On the other hand, it has been found that filamentous virus particles can undergo a strong morphological change and contract dramatically upon either treatment by ether (Pf1 phage)103,104 or interaction with the chloroform–water interface (fd, f1, and M13 phages)105–108 to form hollow spheroids (termed S-forms) with a diameter of ∼40 nm. The conversion of the virus filament to the S-form was found106,107 to take place via an intermediate structure (termed an I-form) having the shape of a cylinder with a length of ∼250 nm and a diameter of ∼15 nm. It was suggested103,104 that the transition from the filament to spheroid involves a change in the orientation of the p8 subunits from roughly parallel to the virus axis to roughly radial and may thus mimic events taking place during fd penetration into the cell.101,106–109 Based on the fact that, upon contraction into the S-form, the virus particle retains all the capsid protein, but at the same time approximately two-thirds of the viral DNA molecule is ejected outside,105 an idea was put forward that the in vitro S-form may reflect an intermediate stage of phage penetration in vivo.106,108 It should be noted, however, that, to the best of our knowledge, no evidence of the formation of S-form-like structures in vivo has been found in relevant electron microscopy-based studies.68,110–112

The question therefore arises regarding an alternative explanation for our experimental findings: namely, whether the fd virus collapse on freestanding cationic lipid membranes is related to the molecular reorganization of the viral capsid into the I- and S-forms—especially in view of certain similarities between the chloroform–water interface and the freestanding cationic lipid bilayer. Indeed, as has been found in molecular dynamics simulations,113 the orientation of chloroform and water molecules creates a uniform electric field across the interface with the positive end of the dipole pointing toward the bulk aqueous phase. As a result, electrostatic attraction of the negatively charged virus particle in the aqueous phase toward the interface should take place, similar to the attraction of the virus to the cationic lipid bilayer. Further, both the interface and freestanding cationic lipid bilayer can deform around the adhering virus particle. It is difficult, though, to come to any definite conclusions based on these properties, since the molecular mechanisms of virus contraction into the I- and S-forms by the chloroform–water interface are not known.

+++++

_WHAT TO WORK ON_
(1) Do these statements agree with the passage on filamentous virus contraction? Answer yes or no for each, quoting the deciding words.
(a) S-forms have a diameter of about 40 nm.
(b) When the virus particle contracts into the S-form, it loses its capsid protein.
(c) Electron microscopy studies have found S-form-like structures in vivo.
(2) Can you continue the passage on filamentous virus contraction, picking up after its final sentence?

[Saved data entries]

+++++

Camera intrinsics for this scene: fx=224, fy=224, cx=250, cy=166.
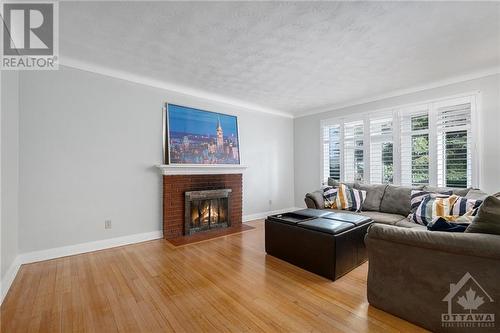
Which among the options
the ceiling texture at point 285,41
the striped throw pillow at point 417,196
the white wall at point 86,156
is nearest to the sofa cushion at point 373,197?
the striped throw pillow at point 417,196

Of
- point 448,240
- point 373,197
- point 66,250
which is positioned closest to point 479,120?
point 373,197

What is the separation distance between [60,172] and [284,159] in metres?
4.51

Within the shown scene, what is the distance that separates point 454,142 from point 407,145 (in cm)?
65

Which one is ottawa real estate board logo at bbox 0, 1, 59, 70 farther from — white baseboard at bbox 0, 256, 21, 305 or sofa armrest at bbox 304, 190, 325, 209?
sofa armrest at bbox 304, 190, 325, 209

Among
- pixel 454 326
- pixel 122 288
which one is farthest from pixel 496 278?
pixel 122 288

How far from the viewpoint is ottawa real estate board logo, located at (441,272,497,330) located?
56.7 inches

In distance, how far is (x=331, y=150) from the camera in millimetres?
5305

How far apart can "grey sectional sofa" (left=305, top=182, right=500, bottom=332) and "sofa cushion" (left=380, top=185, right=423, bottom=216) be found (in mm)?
2096

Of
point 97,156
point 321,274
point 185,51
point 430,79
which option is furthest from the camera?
point 430,79

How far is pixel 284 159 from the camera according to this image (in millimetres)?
5906

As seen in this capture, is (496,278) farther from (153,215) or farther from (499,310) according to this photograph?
(153,215)

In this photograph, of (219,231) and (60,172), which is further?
(219,231)

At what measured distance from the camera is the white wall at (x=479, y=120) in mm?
3258

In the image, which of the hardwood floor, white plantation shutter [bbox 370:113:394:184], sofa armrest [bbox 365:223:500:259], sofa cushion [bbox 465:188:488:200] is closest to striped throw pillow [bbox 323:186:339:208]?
white plantation shutter [bbox 370:113:394:184]
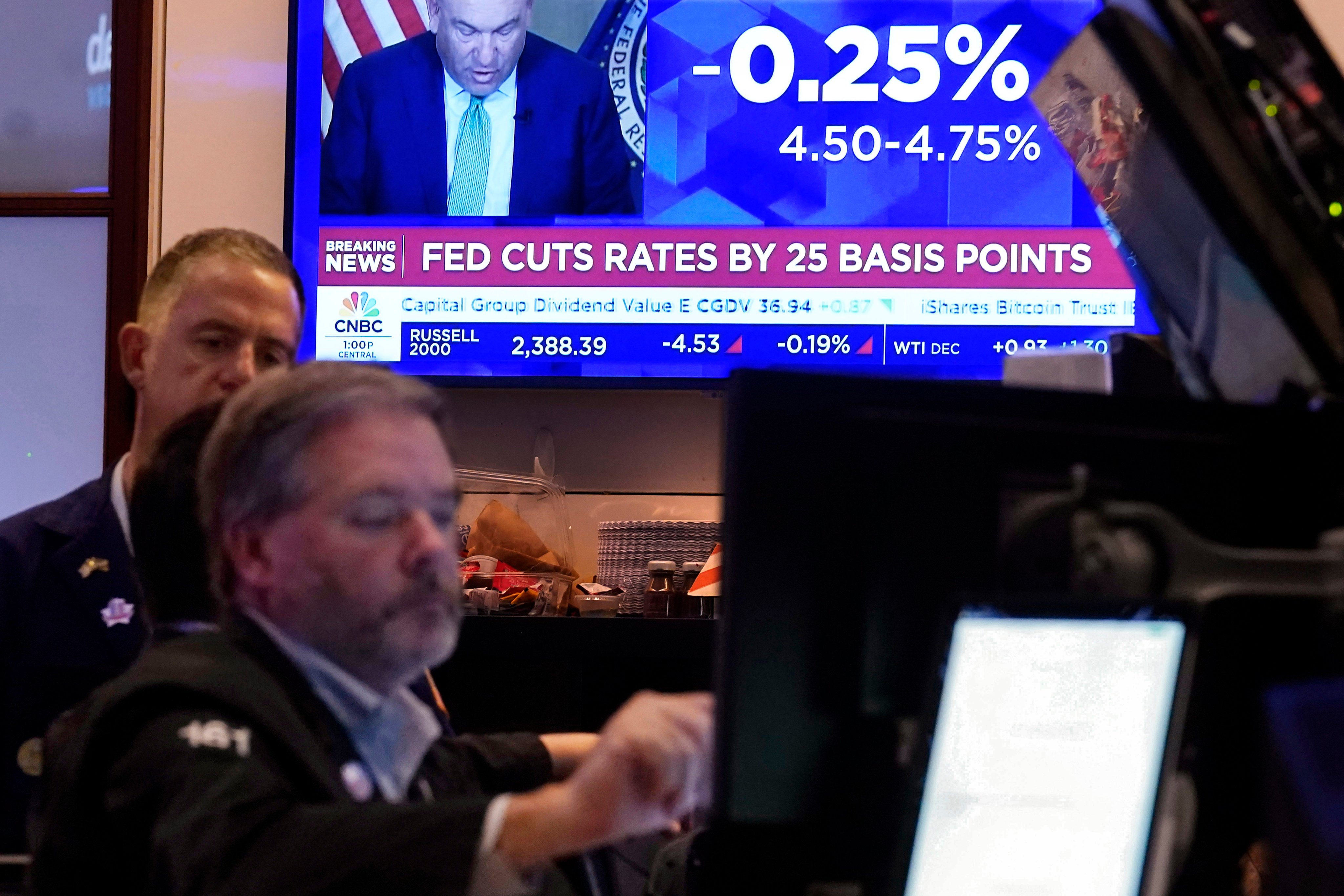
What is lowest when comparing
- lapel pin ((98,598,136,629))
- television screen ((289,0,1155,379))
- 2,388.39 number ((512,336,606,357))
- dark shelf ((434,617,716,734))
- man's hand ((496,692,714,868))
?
dark shelf ((434,617,716,734))

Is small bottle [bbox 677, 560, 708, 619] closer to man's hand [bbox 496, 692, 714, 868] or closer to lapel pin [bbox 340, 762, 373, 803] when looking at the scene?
lapel pin [bbox 340, 762, 373, 803]

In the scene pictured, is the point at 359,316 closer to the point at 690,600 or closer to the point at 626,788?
the point at 690,600

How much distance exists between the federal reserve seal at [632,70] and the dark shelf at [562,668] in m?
1.02

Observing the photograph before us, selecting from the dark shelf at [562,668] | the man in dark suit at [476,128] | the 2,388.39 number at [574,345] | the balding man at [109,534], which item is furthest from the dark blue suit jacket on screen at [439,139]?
the balding man at [109,534]

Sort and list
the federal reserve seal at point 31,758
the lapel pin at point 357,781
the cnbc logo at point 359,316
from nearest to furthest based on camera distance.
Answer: the lapel pin at point 357,781, the federal reserve seal at point 31,758, the cnbc logo at point 359,316

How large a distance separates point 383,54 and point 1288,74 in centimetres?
229

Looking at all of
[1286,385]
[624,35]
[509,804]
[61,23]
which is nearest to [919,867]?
[509,804]

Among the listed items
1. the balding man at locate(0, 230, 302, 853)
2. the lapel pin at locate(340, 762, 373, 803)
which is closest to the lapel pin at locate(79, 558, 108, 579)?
the balding man at locate(0, 230, 302, 853)

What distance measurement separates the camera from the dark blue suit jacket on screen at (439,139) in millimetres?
2750

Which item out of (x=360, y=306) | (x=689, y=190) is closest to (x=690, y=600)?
(x=689, y=190)

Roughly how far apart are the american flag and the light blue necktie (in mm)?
217

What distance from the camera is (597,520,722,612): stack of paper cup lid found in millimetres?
2535

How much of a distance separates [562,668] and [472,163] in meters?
1.09

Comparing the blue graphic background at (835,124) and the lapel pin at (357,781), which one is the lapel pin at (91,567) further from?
the blue graphic background at (835,124)
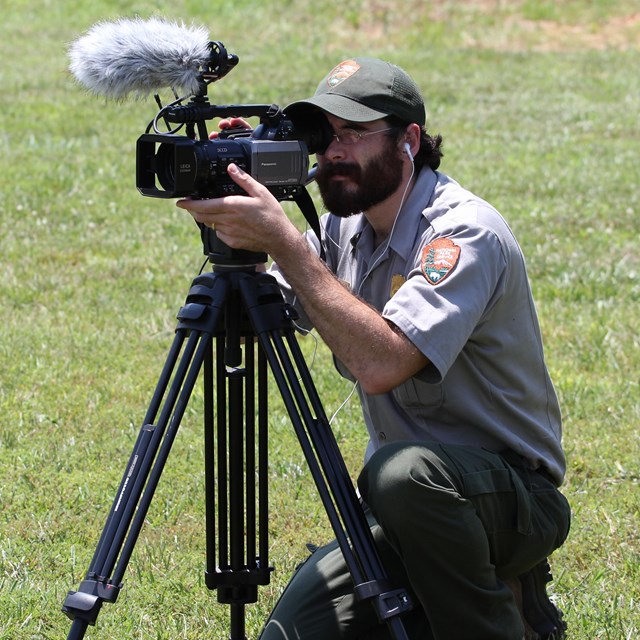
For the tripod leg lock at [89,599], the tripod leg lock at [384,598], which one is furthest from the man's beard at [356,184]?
the tripod leg lock at [89,599]

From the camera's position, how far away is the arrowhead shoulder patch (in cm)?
290

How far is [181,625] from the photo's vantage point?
3346 millimetres

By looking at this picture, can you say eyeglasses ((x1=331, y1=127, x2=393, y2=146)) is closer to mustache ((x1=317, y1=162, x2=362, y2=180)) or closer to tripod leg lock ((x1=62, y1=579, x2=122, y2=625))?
mustache ((x1=317, y1=162, x2=362, y2=180))

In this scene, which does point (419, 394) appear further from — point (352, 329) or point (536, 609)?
point (536, 609)

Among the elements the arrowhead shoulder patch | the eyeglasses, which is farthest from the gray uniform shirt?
the eyeglasses

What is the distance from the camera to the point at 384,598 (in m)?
2.67

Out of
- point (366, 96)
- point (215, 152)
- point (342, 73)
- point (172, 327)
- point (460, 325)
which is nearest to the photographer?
point (215, 152)

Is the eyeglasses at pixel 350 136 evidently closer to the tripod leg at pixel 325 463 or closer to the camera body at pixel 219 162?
the camera body at pixel 219 162

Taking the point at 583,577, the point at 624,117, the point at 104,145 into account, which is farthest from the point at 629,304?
the point at 624,117

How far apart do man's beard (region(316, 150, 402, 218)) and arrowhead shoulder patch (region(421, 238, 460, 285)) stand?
0.28m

+++++

_ANSWERS PER TASK_
(1)
(a) Yes: "to form hollow spheroids (termed S-forms) with a diameter of ∼40 nm"
(b) No: "the virus particle retains all the capsid protein"
(c) No: "no evidence of the formation of S-form-like structures in vivo has been found in relevant electron microscopy-based studies"

(2)
Previously it has been found76–78 that, while an intact filamentous virus shows no interaction with non-charged (zwitterionic) lipid bilayers, the contracted I- and S-forms of the virus are disrupted upon interaction with the same lipid membranes, most likely via incorporation of the major coat protein into the bilayer. On the other hand, in our experiments we observe that the virus in its native filamentous form readily binds to cationic lipid bilayers, and, if the membrane charge is high enough, undergoes, upon binding to the membrane, a membrane-driven collapse into a submicrometer-sized globule. We find, however, that membrane-bound virus particles in either native filamentous or collapsed globular conformations do not show any signs of capsid dissolution in the lipid bilayer.

Thus, at the moment one can only speculate whether the phenomenon of the membrane-driven compaction of the filamentous virus by cationic lipid bilayers observed in the present study may be relevant for understanding the initial stages of the phage penetration in vivo.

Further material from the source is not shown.